Los niños, sensiblemente, nos enseñan que el deseo implica lo temporal: no hay acto deseante sin tiempo. ¿Acaso podemos no querer a nuestros pacientes?
Aprendemos a contabilizar segundos, minutos, horas, días, meses, años, décadas, siglos, milenios… Pero nadie nos enseña dónde está la experiencia del tiempo ni nos traduce el valor de la ocasión, del instante.
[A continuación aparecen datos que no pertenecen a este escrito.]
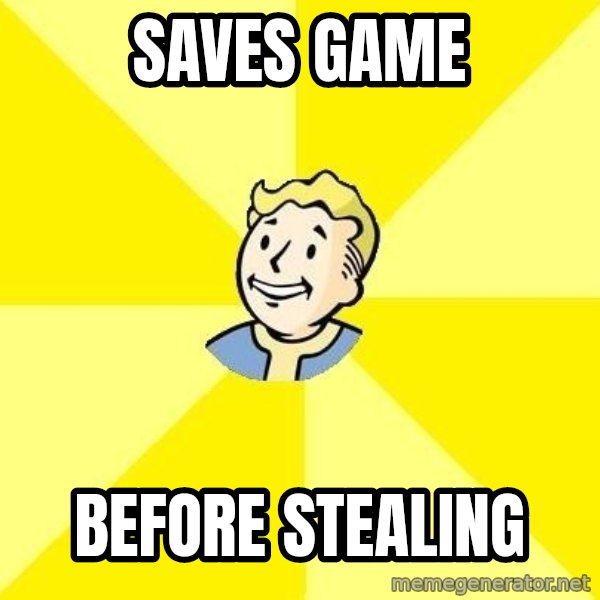 Fallout 3 meme: SAVES GAME / BEFORE STEALING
1- Tal vez nos oriente el relato del creador de este personaje, James Barrie, al confesarnos: “El horror de mi infancia era que yo sabía que se acercaba el tiempo en que debería renunciar a mis juego; y eso me parecía intolerable… Entonces, resolví seguir jugando en secreto”. El país de Nunca Jamás es un lugar y/o un tiempo exótico, fantástico. Peter le comunica a Wendy dónde queda: “La segunda a la derecha y luego, todo seguido hasta mañana”. De este modo, actúa, dramatiza lo imposible; no sabe ni entiende por qué no puede o no quiere crecer, ni tampoco por qué nadie puede siquiera tocarlo. La dimensión trágica pone en escena el olvido sin posibilidad de memoria. “¿Quién es el Capitán Garfio? –preguntó con interés cuando ella habló del archienemigo–. –Pero. ¿no te acuerdas? –preguntó asombrada– de cuando lo mataste y nos salvaste a todos la vida? –Me olvido de ellos después de matarlos –replicó él, descuidadamente”. Retomemos el interrogante: Peter, ¿no quiere o no puede crecer? Entre el querer y el poder, lo posible y lo imposible, lo fantástico y la realidad, transcurre la niñez. Justamente por ello Peter Pan jamás podrá ser un síndrome (Barrie, 1965). Mientras él no puede retener ningún recuerdo para metamorfosearse en historicidad, Funes, el memorioso (protagonista del homónimo cuento de Borges) no consigue abstraer, restar un instante, dar lugar a la pérdida para poder pensar en otra cosa. Ambos sufren del tiempo y la reproducción de lo igual. Sin discontinuidad y alteridad, en ese exceso, la plasticidad estalla en sentido inverso (Borges, 1989).
2- Sobre esta temática véanse Jullien (2005); Quinard (2006 y 2014); Deleuze (2008) y Braunstein (2012).